— Aim —
Count the lines in the records below that contain the word "closer", and reply with only that number.

— Supplied material —
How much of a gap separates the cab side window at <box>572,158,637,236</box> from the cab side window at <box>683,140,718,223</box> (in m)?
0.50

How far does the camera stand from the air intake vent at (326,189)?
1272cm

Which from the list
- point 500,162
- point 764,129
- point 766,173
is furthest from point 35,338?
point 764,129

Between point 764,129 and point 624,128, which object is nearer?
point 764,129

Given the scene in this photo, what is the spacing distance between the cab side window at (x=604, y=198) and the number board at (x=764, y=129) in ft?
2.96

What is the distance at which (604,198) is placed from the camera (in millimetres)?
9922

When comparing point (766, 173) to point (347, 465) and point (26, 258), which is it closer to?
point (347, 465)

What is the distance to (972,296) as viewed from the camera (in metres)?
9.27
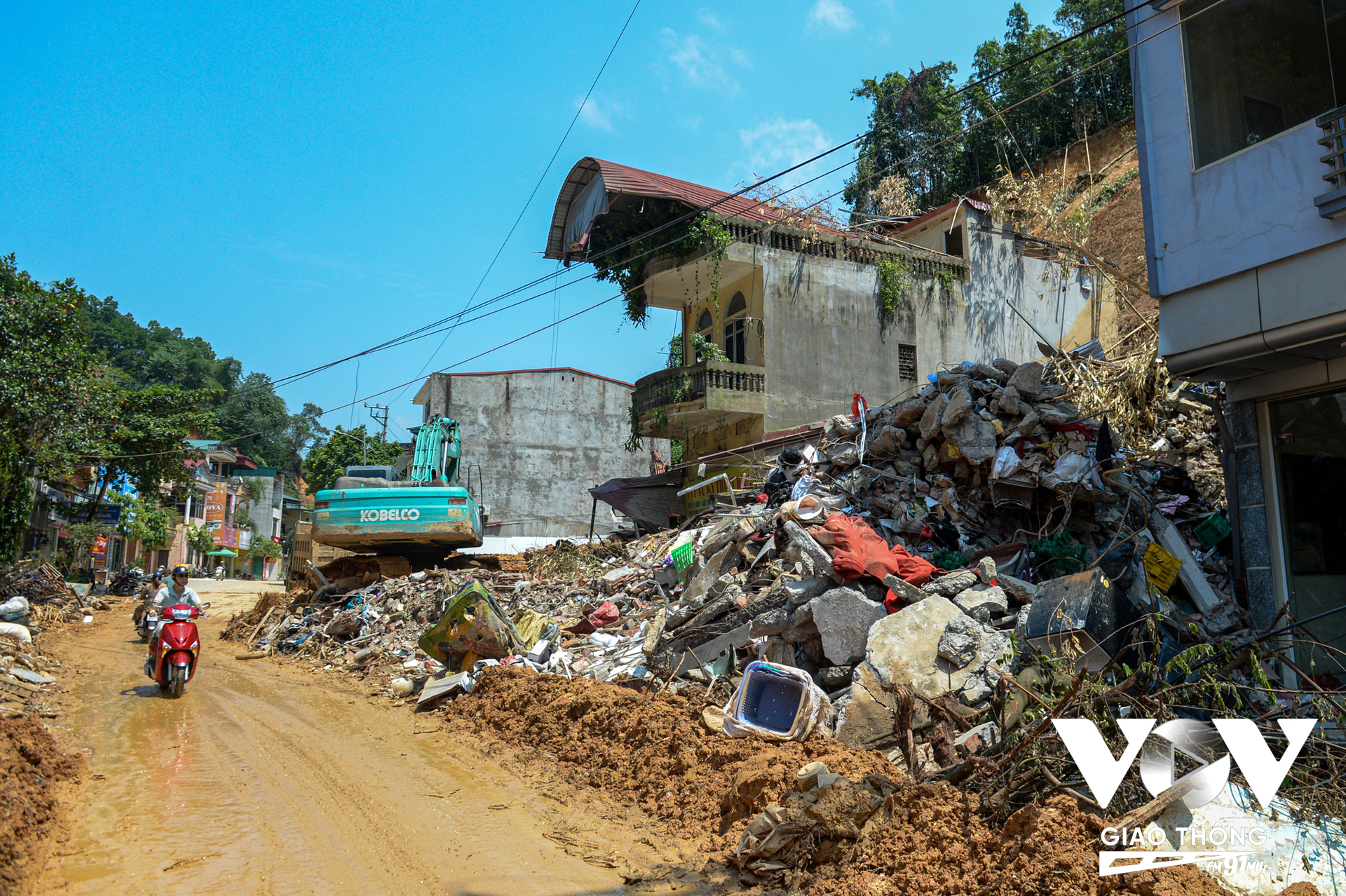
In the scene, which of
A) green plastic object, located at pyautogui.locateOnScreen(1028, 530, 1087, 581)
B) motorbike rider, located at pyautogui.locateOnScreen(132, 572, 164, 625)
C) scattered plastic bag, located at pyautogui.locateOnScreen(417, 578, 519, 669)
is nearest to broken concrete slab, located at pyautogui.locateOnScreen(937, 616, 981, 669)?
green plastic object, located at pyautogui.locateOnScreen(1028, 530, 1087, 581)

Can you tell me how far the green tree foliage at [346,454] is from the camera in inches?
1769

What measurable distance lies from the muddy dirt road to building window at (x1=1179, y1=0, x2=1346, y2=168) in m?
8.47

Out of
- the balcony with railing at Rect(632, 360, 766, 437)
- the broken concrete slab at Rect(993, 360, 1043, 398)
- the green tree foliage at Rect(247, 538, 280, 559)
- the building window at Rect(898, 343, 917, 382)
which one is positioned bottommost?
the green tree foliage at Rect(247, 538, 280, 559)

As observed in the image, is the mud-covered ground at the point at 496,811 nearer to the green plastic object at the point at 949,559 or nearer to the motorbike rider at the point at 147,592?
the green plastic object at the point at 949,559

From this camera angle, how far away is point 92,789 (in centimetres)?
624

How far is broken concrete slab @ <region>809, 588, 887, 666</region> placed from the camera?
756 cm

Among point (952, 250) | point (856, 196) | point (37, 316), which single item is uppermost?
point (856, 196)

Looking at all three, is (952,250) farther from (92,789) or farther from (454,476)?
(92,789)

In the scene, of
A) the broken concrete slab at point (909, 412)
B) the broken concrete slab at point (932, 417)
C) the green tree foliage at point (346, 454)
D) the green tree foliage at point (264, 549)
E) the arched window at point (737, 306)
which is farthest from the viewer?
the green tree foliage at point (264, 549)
--
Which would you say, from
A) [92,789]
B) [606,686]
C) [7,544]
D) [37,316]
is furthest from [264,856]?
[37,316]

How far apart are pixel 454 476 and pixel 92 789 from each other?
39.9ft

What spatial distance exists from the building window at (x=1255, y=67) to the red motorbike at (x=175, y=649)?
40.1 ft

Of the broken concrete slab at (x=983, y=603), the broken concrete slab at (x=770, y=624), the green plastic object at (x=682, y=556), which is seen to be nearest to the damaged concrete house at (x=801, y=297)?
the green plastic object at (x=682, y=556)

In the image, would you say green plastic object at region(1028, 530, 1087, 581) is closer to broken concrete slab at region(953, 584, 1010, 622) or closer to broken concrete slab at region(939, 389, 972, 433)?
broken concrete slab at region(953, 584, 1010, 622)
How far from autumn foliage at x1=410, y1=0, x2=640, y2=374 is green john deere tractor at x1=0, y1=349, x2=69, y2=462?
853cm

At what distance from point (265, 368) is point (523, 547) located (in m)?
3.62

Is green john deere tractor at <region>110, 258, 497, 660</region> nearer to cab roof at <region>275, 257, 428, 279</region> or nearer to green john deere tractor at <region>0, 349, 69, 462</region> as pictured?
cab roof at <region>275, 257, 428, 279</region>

— Exercise result —
2